Nyonya mengangguk-anggukan kepala mendengar penjelasan Ruby, kali ini dia melirik anak-anak yang lain satu persatu, tatapannya lekat dan tidak lepas, seolah mereka dikuliti hidup-hidup oleh lirikan tajamnya. Nyonya menghela napas, kemudian membetulkan duduknya. "Jadi kalian sejauh ini ingin mencari lubang hitam? Apa kalian yakin tidak akan menyesal?"

Benar, apakah mereka tidak akan menyesal?

"Tidak ada yang kami sesali."

"Karena kami memang sudah tidak memiliki apa-apa lagi."

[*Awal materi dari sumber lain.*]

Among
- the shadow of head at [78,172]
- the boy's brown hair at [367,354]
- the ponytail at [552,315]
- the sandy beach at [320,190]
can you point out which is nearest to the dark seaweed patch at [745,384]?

Akhirnya orang tua Taher angkat suara. Pada akhirnya tak ada yang patut disesali, meninggalkan keluarga yang beracun, mencari kebebasan, bahkan menangkis kesepian ditinggal orang-orang tercinta. "Lagi pula Olive sudah tidak memiliki apa-apa lagi." Olive mendesah, bersandar pada Ruby.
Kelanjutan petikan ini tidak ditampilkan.